My fiancé and I had many many talks about what type of relationship would suit us best, and we toyed around with the idea of an "open" relationship and it has evolved into polyamory. I have no doubt that we made the right decision, the only problem is that I live in the bible belt of the country, so non-monogamous people are pretty hard to come by. More than anything else, I need a social network to talk to openly about it.
roxypox
Jul 19, 2009, 05:41 AM
I'm glad this was a mutual decision for the two of you! Like I wish said: if one wants it and the other want a monogamous connection it is bound to fail.
Have you tried to research it? I read a newspaper article about this last year, one man and two women who live together... I can try to find a link for it... although it is in norwegian so that might make it less useful though (LOL not that many people outside of norway can speak the language.)
The article did talk about how it worked out for them etc.
Have you tried to look for info on the web about this? Articles, blogs etc...
There is also a TV show on the subject, although it is a TV show, so some moderation is required when you try to link the subject towards your own life. (Big Love)
Hope this was of some help!
Roxy
talaniman
Jul 19, 2009, 06:08 AM
So your okay with your man having more than one wife, or are you and he going a different route. There are many different ways of going about this, so could you be a bit more specific about your circumstances?
roxypox
Jul 19, 2009, 01:22 PM
Yeah, more details would be helpful on this... what have you guys agreed upon?
Do you intend to find a person who is interested to share their life with the two of you?
Do you want to bring in a second girlfriend or Boyfriend? Will that person be shared by the two of you (a bisexual) or will that person only share one of you?
Are you looking for someone longterm or shortterm? Are you guys going to look for partners together or is only one of you looking...
Sorry about all the questions but it really is a complex sort of relationship and it is def a good idea that the two of you talk more in deltail about it before you look for another person.

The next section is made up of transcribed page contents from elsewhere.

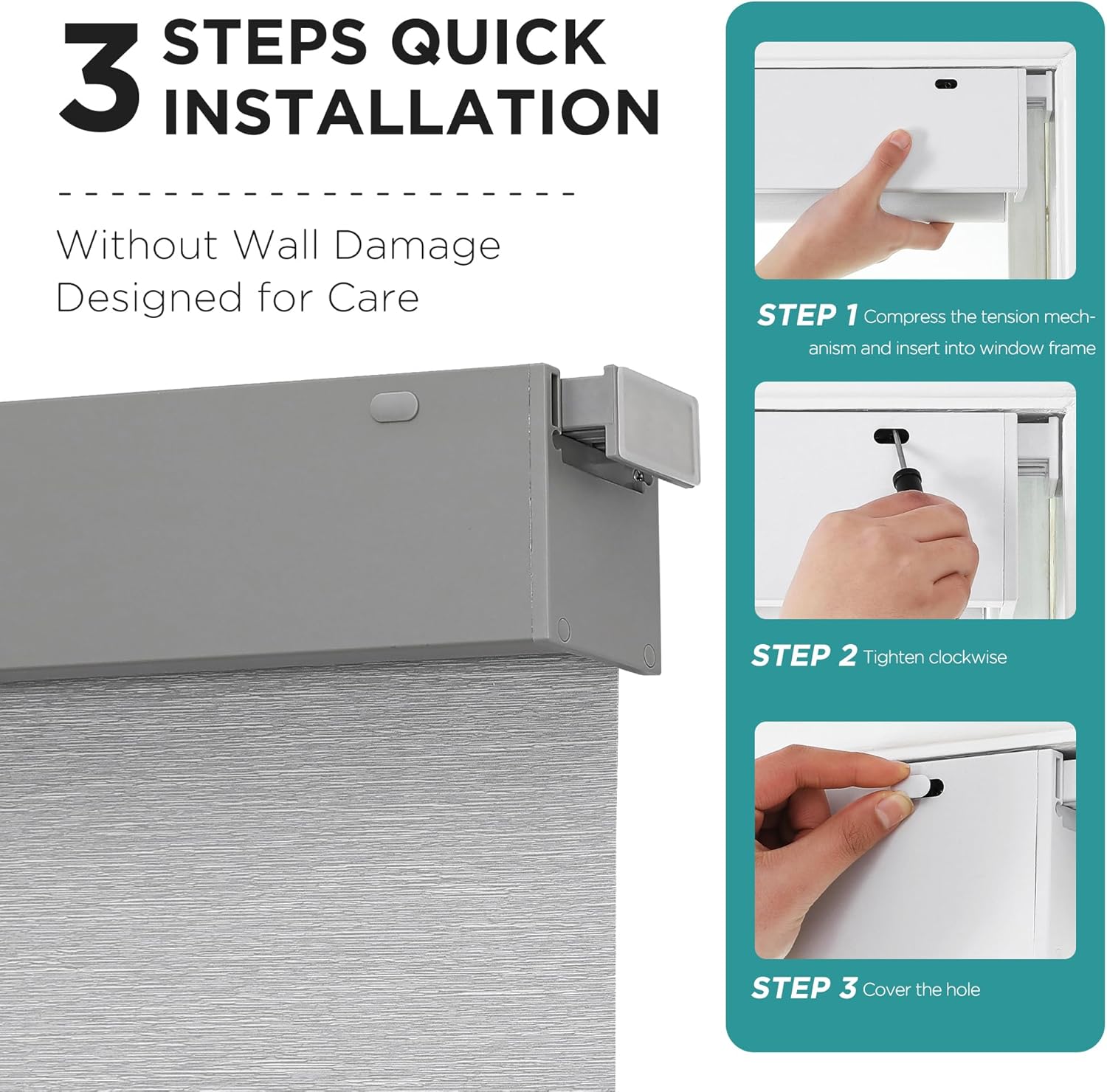 3 STEPS QUICK INSTALLATION

Without Wall Damage
Designed for Care

STEP 1 Compress the tension mechanism and insert into window frame

STEP 2 Tighten clockwise

STEP 3 Cover the hole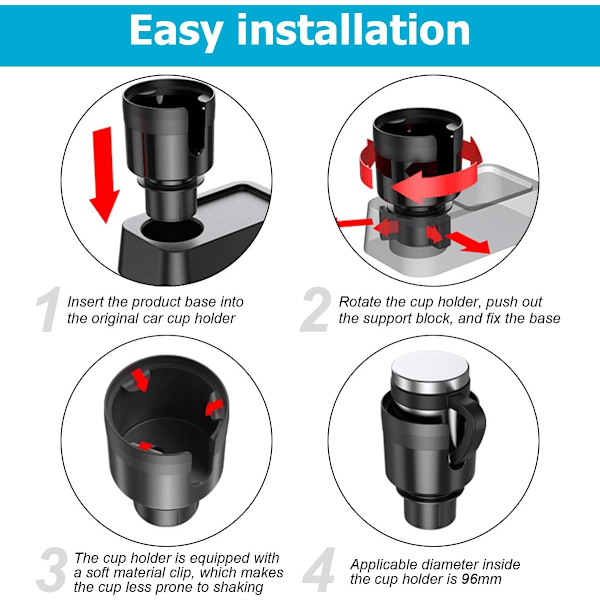 Easy installation

1 Insert the product base into the original car cup holder

2 Rotate the cup holder, push out the support block, and fix the base

3 The cup holder is equipped with a soft material clip, which makes the cup less prone to shaking

4 Applicable diameter inside the cup holder is 96mm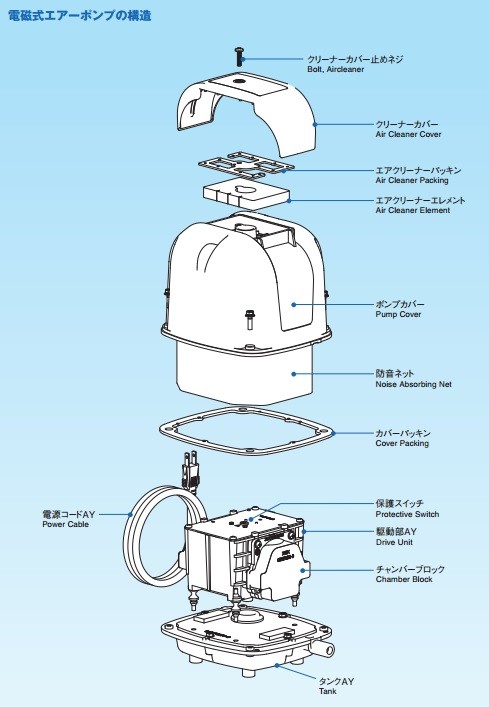 電磁式エアーポンプの構造

クリーナーカバー止めネジ
Bolt, Aircleaner

クリーナーカバー
Air Cleaner Cover

エアクリーナーパッキン
Air Cleaner Packing

エアクリーナーエレメント
Air Cleaner Element

ポンプカバー
Pump Cover

防音ネット
Noise Absorbing Net

カバーパッキン
Cover Packing

電源コードAY
Power Cable

保護スイッチ
Protective Switch

駆動部AY
Drive Unit

チャンバーブロック
Chamber Block

タンクAY
Tank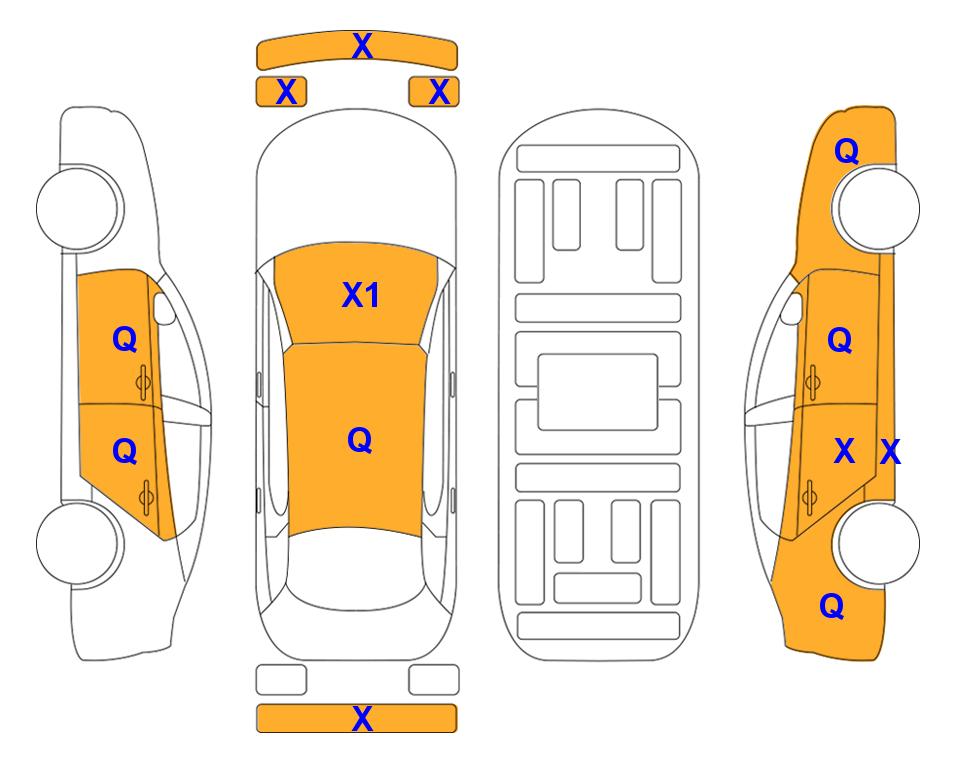 X
X X

Q
Q

X1
Q

Q
Q
X X
Q

X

Also in order for us to give better advice it is easier with more details ;)
Romefalls19
Jul 19, 2009, 05:07 PM
Definitely need more information to help you out
aliciag940
Jul 20, 2009, 09:18 AM
To answer the above questions:
We are not polygamists, so no other spouses. We agreed that we are open to anything from dating other people, to having meaningful, long-term relationships. I am bi, so if a girl I am interested in is also interested in him, that's cool, but definitely not a requirement! We have done TONS of research about it, and I feel like I know a great deal of information. Like I said though, it's hard to find people in my area that I can go and hang out with and have a candid discussion about non-monogamy. I've also tried to find sites geared toward alternative relationships, but they are few and far between.
All I'm looking for on this site is someone with experience in non-monogamy that I can vent to and not have to censor my conversation with...
talaniman
Jul 20, 2009, 10:05 AM
Let her rip, you'll no doubt get plenty of feedback, and with an open mind can be insightful from many points of view.
Monogamous relationships are hard with out adding people to it, but just curious, Is he bi also, and would it make a difference if another guy "join" this group??